Ältere Spieler wie Oliver Neuville und Rob Friend (seit gestern steht sein Wechsel zu Hertha BSC fest) werden ersetzt durch Jungspunde wie Jens Wissing (von Preußen Münster), Bamba Anderson (Fortuna Düsseldorf) oder Patrick Herrmann (eigene Jugend).

Durch wen Abgang Rob Friend ersetzt wird, wird sich in den nächsten Tagen entscheiden. Sportdirektor Max Eberl spricht von zwei bis drei Spielern, die auf der Wunschliste stehen. Insider erwarten, dass der Verein deutlich mehr als die durch Friend erlösten gut zwei Millionen Euro ausgeben wird. Das Anforderungsprofil ist dabei klar umrissen.

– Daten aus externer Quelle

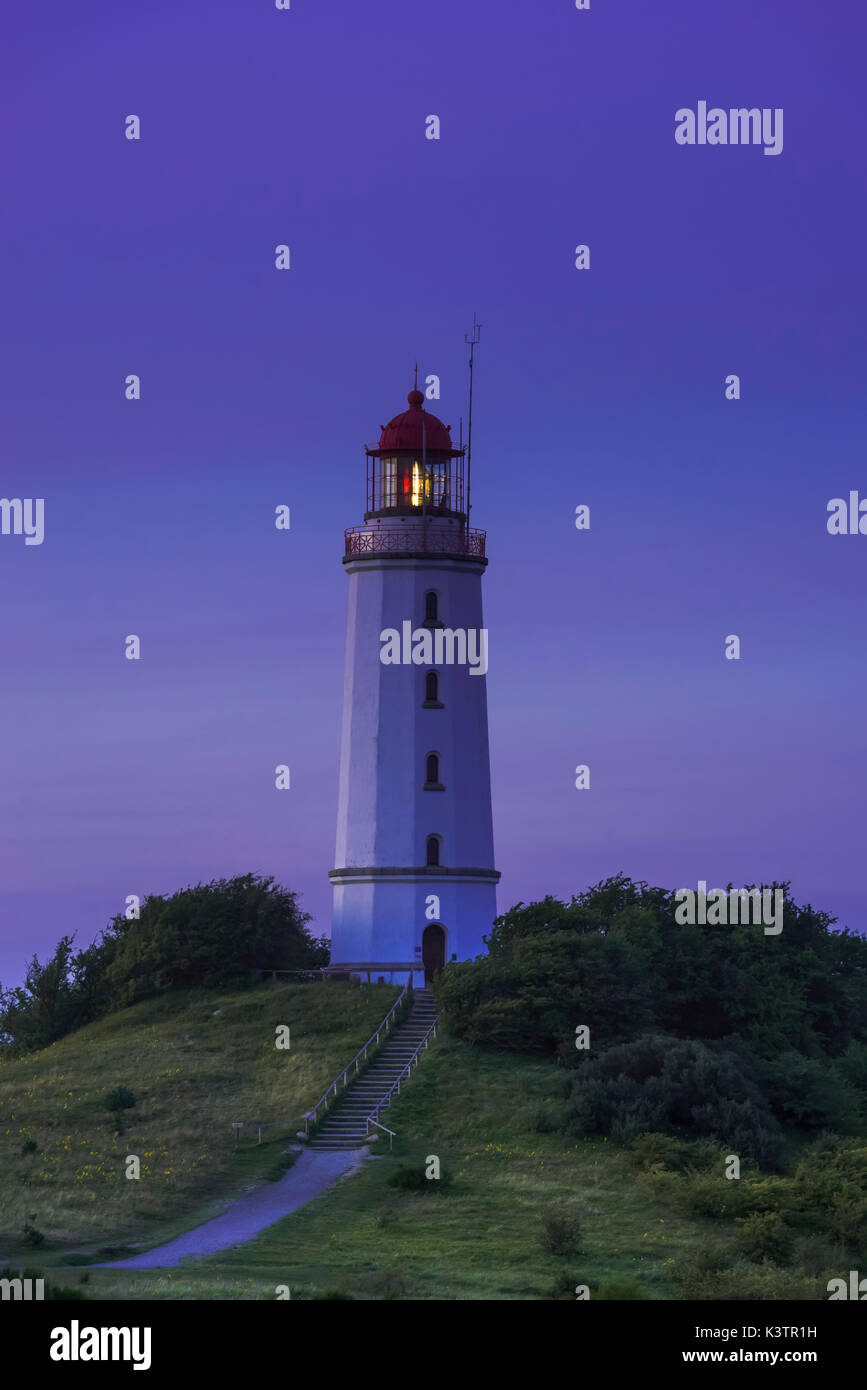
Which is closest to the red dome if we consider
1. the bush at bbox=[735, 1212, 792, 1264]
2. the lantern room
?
the lantern room

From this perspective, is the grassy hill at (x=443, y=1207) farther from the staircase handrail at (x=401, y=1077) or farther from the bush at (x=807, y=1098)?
the bush at (x=807, y=1098)

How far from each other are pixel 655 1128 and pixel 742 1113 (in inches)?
82.1

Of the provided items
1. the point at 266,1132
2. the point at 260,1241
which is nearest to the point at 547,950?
the point at 266,1132

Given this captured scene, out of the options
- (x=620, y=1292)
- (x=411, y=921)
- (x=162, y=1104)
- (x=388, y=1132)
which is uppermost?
(x=411, y=921)

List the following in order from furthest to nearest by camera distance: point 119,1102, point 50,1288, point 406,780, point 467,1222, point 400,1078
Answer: point 406,780 < point 400,1078 < point 119,1102 < point 467,1222 < point 50,1288

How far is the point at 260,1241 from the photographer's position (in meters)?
36.3

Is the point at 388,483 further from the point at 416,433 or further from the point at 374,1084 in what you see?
the point at 374,1084

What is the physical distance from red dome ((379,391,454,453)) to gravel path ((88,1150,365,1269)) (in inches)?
961

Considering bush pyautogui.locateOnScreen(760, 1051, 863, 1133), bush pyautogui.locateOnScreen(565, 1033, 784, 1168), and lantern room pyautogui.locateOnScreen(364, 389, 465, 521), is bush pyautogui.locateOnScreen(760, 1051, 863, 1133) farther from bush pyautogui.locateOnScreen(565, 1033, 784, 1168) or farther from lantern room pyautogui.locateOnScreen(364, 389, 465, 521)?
lantern room pyautogui.locateOnScreen(364, 389, 465, 521)

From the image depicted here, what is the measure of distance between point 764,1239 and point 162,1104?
1735 centimetres

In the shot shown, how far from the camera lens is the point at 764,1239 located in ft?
120

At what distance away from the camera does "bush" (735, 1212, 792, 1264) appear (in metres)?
36.2

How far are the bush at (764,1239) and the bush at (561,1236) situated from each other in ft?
10.6

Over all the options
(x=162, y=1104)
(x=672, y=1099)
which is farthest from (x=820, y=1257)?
(x=162, y=1104)
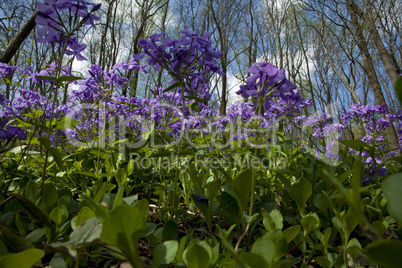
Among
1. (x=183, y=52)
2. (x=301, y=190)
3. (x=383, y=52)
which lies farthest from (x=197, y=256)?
(x=383, y=52)

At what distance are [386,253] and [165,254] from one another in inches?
18.5

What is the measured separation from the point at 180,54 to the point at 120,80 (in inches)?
42.6

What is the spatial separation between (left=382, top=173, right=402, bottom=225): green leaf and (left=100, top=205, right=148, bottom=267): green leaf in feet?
1.25

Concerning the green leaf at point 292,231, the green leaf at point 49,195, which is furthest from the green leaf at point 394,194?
the green leaf at point 49,195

"Wir haben fest mit Rob Friend als kopfballstarken Keil- oder Stoßstürmer geplant. Der neue Stürmer soll dieses Profil erfüllen, aber auch andere Qualitäten haben", erklärt Eberl. Ob Mohamadou Idrissou vom SC Freiburg ein Thema ist, wie seit Tagen öffentlich diskutiert wird, sagte der Sportdirektor erneut nicht.

Dienstag und Mittwoch stehen umfangreiche medizinische Tests an. Donnerstag und Freitag wird vormittags auf dem Platz trainiert, nachmittags gelaufen. Nach einem Morgentraining am Samstag geht es am Mittag auf den Weg ins Trainingslager nach Herzlake im Emsland, um 15 Uhr steht ein Testspiel beim FC Ottenstein östlich von Bielefeld an. In Herzlake wird die Borussia bis Freitag, 2. Juli, sein.